Task to carry out: Which lines in the data below contain the word "white"? Return each of those lines in full, counting only matches with the same uppercase and lowercase letters.

Dataset:
########################################

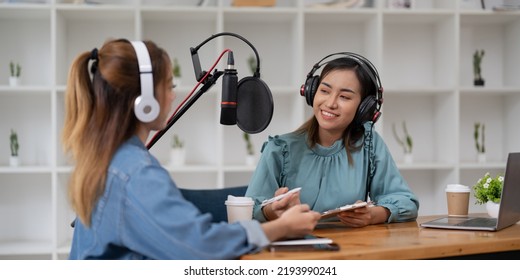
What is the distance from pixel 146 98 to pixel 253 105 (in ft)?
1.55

########################################

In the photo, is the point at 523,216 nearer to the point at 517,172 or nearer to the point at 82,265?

########################################

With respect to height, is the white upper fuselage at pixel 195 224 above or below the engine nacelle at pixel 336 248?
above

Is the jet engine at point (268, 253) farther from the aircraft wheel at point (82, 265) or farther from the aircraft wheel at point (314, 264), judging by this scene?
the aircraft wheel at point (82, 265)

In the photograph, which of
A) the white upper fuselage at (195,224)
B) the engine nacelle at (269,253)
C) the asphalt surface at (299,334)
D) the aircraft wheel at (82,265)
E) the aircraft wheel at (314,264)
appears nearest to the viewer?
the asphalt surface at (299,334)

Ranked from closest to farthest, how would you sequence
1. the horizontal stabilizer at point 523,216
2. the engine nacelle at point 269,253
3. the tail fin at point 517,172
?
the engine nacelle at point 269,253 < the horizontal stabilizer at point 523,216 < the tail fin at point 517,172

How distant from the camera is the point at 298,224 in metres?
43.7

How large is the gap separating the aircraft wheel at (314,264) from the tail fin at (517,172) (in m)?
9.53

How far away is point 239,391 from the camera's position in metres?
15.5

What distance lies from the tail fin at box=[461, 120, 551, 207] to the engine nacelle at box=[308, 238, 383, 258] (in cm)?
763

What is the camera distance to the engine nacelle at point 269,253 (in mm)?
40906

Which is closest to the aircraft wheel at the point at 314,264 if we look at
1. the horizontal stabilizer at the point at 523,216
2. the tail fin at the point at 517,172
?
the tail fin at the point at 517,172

########################################

Reply:
With respect to height, is the white upper fuselage at pixel 195 224 above or below the engine nacelle at pixel 336 248?
A) the white upper fuselage at (195,224)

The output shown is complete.